Get a breakdown of costs and contact customer services, or better still embarress the ba****d by naming him on all the M/H forums and caravan forums, his work will soon dry up.


----------



## Galway (Aug 20, 2008)

Roland Rat 
Dont we know it.

Can you tell me what part of the country Leisure Tech is.
We are going to France Sept 3rd. We could travel through England and call if it anywhere south of Holyhead or even in east of Pembroke.

Thanks


----------



## Deleted member 207 (Aug 20, 2008)

http://www.rvmobile.com/tech/Trouble/Index.htm

Is another link to some good trouble shooting pages for fridges.

On http://www.gasrefrigeration.net/dometic_manuals.htm is a link http://gasrefrigeration.net/dom_techdata/MAN_SM.PDF which from about page 10 explains how 12V/240V/110V/LPG fridges work - they are very simple and I think the techies try to make them far more complex and then charge as if they are NASA engineers.

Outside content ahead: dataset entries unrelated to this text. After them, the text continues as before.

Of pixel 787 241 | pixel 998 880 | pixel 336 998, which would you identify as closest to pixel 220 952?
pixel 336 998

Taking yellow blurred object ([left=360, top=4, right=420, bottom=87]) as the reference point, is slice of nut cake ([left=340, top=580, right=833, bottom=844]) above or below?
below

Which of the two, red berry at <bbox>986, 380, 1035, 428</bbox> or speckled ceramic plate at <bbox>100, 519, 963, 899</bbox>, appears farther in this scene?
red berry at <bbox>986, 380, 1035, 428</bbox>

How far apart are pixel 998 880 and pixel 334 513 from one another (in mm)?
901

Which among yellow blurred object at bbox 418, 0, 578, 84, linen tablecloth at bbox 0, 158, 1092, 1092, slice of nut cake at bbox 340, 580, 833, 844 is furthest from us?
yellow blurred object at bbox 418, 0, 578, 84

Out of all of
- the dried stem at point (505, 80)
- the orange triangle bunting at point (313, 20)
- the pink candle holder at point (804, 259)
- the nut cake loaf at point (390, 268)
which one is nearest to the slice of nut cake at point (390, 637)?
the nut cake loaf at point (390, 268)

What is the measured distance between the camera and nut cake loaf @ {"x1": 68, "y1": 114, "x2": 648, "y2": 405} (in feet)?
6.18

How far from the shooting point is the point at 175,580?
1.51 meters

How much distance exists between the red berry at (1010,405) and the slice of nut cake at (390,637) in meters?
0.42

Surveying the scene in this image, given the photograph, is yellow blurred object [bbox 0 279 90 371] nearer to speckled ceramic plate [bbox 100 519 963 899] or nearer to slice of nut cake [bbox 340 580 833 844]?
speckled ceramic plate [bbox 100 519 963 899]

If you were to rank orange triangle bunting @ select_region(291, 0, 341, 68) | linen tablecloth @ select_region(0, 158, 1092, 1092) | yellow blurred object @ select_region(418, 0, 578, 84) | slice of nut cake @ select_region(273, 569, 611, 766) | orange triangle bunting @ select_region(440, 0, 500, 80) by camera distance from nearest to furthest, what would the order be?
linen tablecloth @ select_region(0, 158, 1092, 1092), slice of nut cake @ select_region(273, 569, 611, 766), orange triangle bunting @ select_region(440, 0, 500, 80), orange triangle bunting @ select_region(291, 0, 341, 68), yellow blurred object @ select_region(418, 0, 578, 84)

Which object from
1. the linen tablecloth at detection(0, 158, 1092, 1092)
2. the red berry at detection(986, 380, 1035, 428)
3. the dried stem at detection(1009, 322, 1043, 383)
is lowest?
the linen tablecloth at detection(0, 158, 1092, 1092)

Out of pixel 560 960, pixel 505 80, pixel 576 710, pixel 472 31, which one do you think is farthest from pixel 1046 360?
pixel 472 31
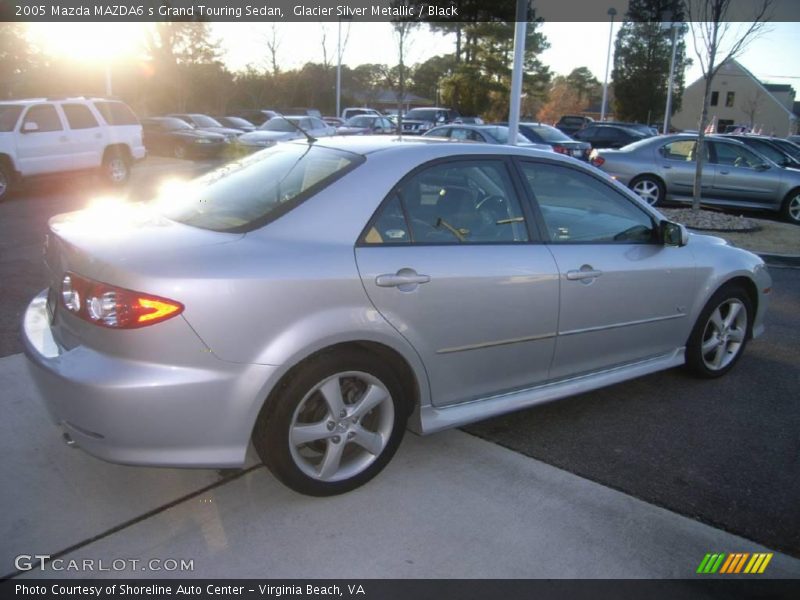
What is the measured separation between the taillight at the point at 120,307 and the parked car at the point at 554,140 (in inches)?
595

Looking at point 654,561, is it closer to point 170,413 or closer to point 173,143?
point 170,413

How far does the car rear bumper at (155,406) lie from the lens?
255 centimetres

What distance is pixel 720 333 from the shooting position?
Result: 4.64 m

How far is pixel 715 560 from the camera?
277 centimetres

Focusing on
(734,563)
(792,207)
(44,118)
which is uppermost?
(44,118)

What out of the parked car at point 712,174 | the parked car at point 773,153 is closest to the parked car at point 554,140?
the parked car at point 773,153

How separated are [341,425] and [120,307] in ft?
3.46

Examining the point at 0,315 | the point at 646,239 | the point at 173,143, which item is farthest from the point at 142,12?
the point at 646,239

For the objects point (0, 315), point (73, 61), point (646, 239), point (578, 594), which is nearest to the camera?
point (578, 594)

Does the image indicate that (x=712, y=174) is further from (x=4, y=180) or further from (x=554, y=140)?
(x=4, y=180)

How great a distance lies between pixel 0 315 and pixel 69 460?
8.82ft

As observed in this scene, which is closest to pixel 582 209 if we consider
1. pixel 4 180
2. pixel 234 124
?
pixel 4 180

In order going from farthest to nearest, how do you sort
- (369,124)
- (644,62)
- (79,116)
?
(644,62)
(369,124)
(79,116)

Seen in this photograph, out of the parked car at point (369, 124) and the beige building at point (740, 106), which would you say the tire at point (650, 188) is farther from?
the beige building at point (740, 106)
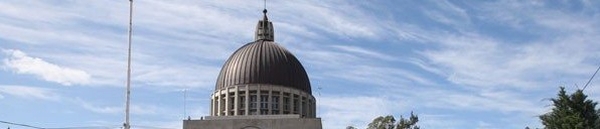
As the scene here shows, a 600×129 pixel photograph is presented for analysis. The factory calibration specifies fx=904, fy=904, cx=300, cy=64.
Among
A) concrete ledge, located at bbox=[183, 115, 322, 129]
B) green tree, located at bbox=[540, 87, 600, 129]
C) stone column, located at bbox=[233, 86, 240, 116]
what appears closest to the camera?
green tree, located at bbox=[540, 87, 600, 129]

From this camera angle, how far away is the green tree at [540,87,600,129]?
42.2 meters

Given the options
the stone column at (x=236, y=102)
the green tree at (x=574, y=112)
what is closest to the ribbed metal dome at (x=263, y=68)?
the stone column at (x=236, y=102)

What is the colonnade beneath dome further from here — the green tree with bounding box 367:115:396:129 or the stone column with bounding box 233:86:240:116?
the green tree with bounding box 367:115:396:129

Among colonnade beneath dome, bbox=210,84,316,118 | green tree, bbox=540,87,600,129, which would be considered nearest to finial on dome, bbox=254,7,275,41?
colonnade beneath dome, bbox=210,84,316,118

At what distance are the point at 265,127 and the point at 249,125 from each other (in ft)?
3.79

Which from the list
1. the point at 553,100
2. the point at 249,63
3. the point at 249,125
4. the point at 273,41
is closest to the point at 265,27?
the point at 273,41

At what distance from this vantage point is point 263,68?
6681 cm

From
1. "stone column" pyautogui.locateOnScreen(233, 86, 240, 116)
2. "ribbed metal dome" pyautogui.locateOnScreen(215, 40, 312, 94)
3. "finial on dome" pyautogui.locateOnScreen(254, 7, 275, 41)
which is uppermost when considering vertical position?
"finial on dome" pyautogui.locateOnScreen(254, 7, 275, 41)

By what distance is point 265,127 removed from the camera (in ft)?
206

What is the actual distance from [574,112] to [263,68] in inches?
1131

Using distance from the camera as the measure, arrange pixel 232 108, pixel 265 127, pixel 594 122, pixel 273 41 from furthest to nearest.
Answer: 1. pixel 273 41
2. pixel 232 108
3. pixel 265 127
4. pixel 594 122

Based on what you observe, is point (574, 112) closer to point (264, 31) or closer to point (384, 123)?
point (384, 123)

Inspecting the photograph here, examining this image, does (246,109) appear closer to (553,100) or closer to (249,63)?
(249,63)

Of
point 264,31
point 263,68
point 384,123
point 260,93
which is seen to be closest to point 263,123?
point 260,93
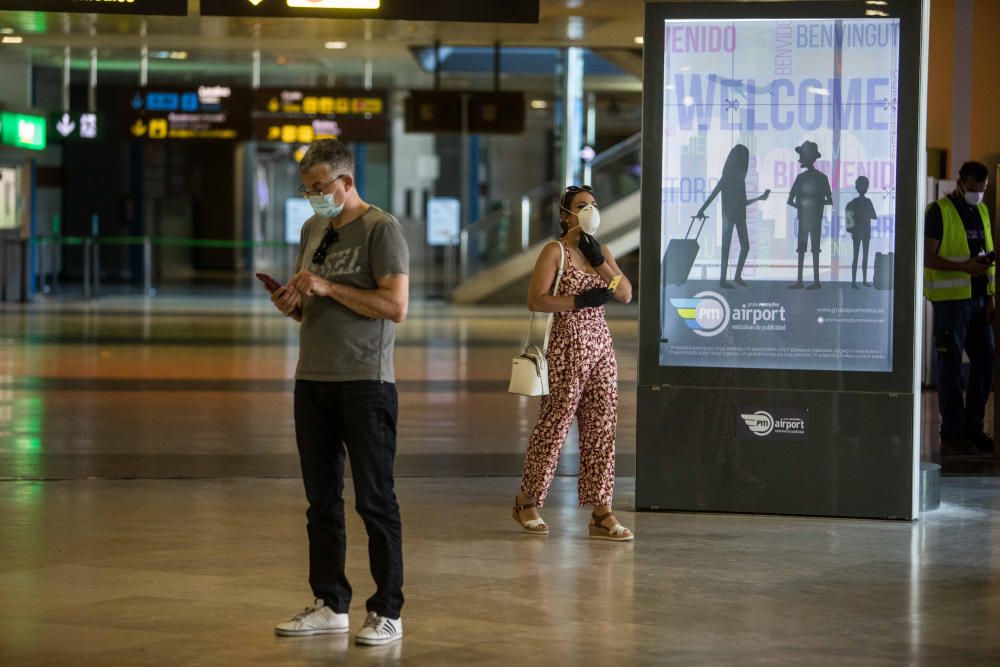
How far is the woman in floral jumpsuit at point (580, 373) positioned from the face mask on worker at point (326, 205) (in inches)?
82.8

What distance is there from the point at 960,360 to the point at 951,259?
0.71m

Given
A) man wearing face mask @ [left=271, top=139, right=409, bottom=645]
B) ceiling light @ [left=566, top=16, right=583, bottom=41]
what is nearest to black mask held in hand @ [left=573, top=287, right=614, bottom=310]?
man wearing face mask @ [left=271, top=139, right=409, bottom=645]

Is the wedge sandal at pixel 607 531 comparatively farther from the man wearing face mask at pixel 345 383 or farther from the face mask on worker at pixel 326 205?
the face mask on worker at pixel 326 205

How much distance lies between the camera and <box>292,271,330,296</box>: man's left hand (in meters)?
5.76

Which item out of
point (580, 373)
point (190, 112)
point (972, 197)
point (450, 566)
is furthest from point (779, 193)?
point (190, 112)

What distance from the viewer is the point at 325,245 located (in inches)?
238

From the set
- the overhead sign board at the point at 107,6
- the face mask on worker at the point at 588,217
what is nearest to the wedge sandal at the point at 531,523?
the face mask on worker at the point at 588,217

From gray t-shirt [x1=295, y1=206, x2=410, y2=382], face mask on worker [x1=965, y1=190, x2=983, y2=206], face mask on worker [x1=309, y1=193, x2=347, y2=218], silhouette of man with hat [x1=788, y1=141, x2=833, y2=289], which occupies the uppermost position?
face mask on worker [x1=965, y1=190, x2=983, y2=206]

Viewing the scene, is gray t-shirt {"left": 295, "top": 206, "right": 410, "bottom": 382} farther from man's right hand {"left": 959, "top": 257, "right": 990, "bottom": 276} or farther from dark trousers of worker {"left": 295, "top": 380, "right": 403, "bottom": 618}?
man's right hand {"left": 959, "top": 257, "right": 990, "bottom": 276}

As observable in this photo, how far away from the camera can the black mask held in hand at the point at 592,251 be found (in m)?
8.08

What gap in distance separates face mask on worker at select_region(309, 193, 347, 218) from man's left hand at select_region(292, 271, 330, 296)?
289mm

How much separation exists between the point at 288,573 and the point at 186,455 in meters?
3.90

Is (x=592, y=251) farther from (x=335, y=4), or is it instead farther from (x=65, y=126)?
(x=65, y=126)

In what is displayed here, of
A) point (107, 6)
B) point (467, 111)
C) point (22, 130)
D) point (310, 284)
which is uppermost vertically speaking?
point (467, 111)
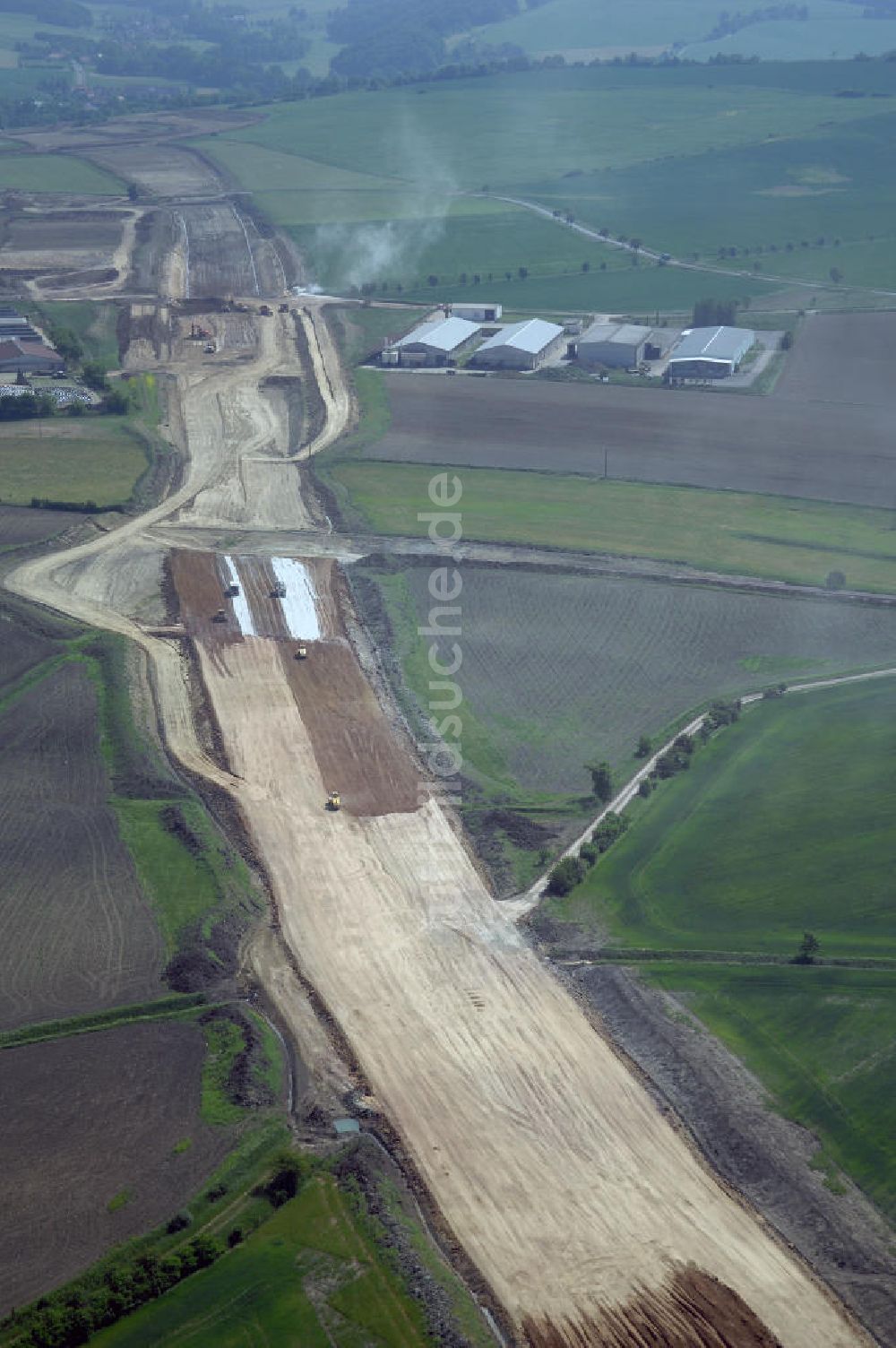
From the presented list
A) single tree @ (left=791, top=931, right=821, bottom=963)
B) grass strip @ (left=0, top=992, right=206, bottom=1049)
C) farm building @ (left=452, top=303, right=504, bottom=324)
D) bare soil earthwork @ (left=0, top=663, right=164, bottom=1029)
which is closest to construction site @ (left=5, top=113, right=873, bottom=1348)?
grass strip @ (left=0, top=992, right=206, bottom=1049)

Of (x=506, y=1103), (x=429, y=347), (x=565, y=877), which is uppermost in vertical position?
(x=429, y=347)

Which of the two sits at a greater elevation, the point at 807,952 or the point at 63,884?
the point at 63,884

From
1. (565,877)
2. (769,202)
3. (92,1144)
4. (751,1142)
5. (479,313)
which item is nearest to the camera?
(92,1144)

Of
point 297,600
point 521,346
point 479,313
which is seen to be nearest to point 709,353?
point 521,346

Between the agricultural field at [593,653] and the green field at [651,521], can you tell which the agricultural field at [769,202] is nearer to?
the green field at [651,521]

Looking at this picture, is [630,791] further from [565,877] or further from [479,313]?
[479,313]

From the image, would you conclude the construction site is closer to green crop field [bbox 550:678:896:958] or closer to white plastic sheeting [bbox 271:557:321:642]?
white plastic sheeting [bbox 271:557:321:642]

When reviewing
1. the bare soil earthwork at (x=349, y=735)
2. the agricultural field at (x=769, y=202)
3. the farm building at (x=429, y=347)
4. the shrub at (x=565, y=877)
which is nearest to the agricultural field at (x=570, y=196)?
the agricultural field at (x=769, y=202)
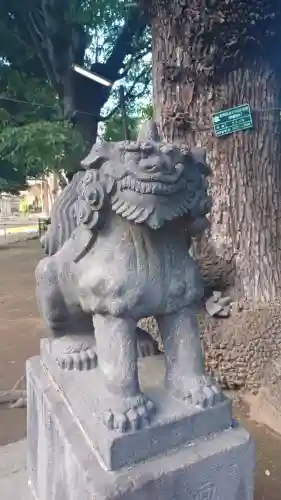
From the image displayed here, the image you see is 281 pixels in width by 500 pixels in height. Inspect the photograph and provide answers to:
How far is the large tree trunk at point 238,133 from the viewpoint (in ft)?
8.55

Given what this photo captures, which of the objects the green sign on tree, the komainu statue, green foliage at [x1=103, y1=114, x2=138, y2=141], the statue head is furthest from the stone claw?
green foliage at [x1=103, y1=114, x2=138, y2=141]

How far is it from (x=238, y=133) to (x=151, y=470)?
2027 mm

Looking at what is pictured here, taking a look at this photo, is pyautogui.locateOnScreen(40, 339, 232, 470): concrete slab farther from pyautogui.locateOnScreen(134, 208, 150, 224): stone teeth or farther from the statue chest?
pyautogui.locateOnScreen(134, 208, 150, 224): stone teeth

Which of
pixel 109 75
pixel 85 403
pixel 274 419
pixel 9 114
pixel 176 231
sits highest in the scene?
pixel 109 75

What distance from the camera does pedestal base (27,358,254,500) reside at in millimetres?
1011

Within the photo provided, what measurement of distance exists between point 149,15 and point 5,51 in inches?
126

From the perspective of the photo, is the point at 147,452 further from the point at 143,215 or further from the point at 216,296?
the point at 216,296

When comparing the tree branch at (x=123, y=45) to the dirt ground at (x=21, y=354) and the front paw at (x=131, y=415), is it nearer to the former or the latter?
the dirt ground at (x=21, y=354)

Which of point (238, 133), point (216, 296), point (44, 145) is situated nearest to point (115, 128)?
point (44, 145)

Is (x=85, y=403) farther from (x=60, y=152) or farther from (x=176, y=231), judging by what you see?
(x=60, y=152)

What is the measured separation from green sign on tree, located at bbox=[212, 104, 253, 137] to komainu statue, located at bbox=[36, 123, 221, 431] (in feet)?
5.25

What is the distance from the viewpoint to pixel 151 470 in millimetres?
1034

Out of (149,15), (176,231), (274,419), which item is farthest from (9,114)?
(176,231)

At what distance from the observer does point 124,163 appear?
103cm
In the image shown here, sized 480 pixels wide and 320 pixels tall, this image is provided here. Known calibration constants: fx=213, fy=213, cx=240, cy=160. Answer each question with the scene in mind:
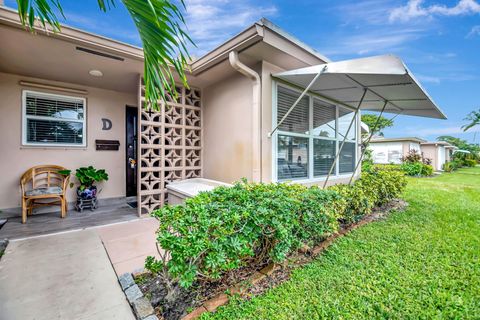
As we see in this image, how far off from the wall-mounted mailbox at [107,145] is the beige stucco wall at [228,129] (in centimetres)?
245

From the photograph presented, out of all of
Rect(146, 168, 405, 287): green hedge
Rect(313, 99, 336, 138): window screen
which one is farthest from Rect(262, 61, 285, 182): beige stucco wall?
Rect(313, 99, 336, 138): window screen

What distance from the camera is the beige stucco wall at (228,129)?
4.09m

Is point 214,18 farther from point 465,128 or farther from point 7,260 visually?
point 465,128

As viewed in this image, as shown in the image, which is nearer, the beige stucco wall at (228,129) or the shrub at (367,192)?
the shrub at (367,192)

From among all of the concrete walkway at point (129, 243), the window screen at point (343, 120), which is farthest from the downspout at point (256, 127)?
the window screen at point (343, 120)

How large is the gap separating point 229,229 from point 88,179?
474cm

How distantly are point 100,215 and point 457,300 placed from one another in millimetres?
5792

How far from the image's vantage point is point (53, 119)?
494 centimetres

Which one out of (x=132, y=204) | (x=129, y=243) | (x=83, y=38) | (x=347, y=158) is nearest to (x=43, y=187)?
(x=132, y=204)

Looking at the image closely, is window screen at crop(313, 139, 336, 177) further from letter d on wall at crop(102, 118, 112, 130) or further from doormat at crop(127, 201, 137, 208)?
letter d on wall at crop(102, 118, 112, 130)

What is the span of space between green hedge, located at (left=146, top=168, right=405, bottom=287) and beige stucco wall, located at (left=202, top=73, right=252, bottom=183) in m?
1.54

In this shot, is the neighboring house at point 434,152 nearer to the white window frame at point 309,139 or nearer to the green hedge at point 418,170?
the green hedge at point 418,170

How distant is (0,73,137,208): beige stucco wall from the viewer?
4.46 metres

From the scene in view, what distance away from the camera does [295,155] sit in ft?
15.1
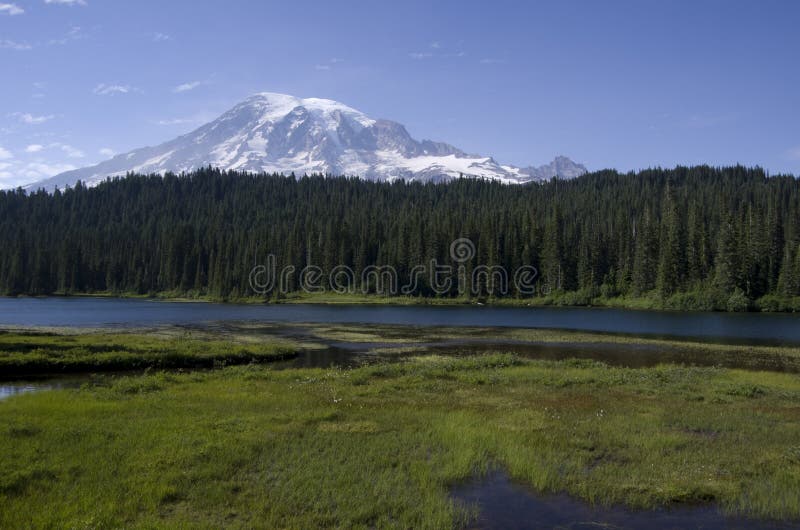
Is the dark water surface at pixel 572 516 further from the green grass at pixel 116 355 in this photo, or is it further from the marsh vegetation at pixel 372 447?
the green grass at pixel 116 355

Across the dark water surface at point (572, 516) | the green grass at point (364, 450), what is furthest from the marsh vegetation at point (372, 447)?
the dark water surface at point (572, 516)

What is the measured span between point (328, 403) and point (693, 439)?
16.5 m

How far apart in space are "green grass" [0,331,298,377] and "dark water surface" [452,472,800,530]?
1291 inches

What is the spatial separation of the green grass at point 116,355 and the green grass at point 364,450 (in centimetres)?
1048

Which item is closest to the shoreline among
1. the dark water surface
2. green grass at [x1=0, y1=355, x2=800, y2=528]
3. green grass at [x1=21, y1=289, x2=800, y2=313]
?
green grass at [x1=21, y1=289, x2=800, y2=313]

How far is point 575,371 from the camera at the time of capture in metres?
40.3

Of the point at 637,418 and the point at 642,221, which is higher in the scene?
the point at 642,221

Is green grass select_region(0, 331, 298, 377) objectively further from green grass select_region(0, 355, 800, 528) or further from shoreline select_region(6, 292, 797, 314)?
shoreline select_region(6, 292, 797, 314)

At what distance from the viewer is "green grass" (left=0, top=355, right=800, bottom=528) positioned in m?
15.3

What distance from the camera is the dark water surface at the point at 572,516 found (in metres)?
15.0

Even if you hand over the fridge to be repaired by a professional its good to know what they are talking about - or just give instructions what you want repaired - not what they have sitting on their spare parts shelves.


----------



## Galway (Aug 20, 2008)

Roger 
Thanks for link.

Quote
Even if you hand over the fridge to be repaired by a professional its good to know what they are talking about - or just give instructions what you want repaired - not what they have sitting on their spare parts shelves. 

That what happened last time and we got caught for €560,


----------



## roland rat (Aug 21, 2008)

*Gas appliance problems*



Galway said:


> Roland Rat
> Dont we know it.
> 
> Can you tell me what part of the country Leisure Tech is.
> ...



Hi Galway,
              Leisure tech are located on an industrial estate just outside Clitheroe in East Lancashire, 2 minutes off the A59 east bound towards Skipton. The signpost will indicate Clitheroe Auction Mart where livestock sales take place and a good landmark is the Ribble Cement chimney which you can see for miles on a clear day.
                                                good luck,
                                                            Roland Rat.


----------



## Galway (Aug 28, 2008)

Thanks to all who replied. 

We took burner apart again today for the 3 time +. 

We got air hose and blew it out, The flame seems to be higher now. 

Now my question : How high should the flame be, some say 30 to 35mm. 
Is this OK? 
How do you turn Flame up and down?


----------



## Deleted member 207 (Aug 29, 2008)

You have nt read those manuals have you?


----------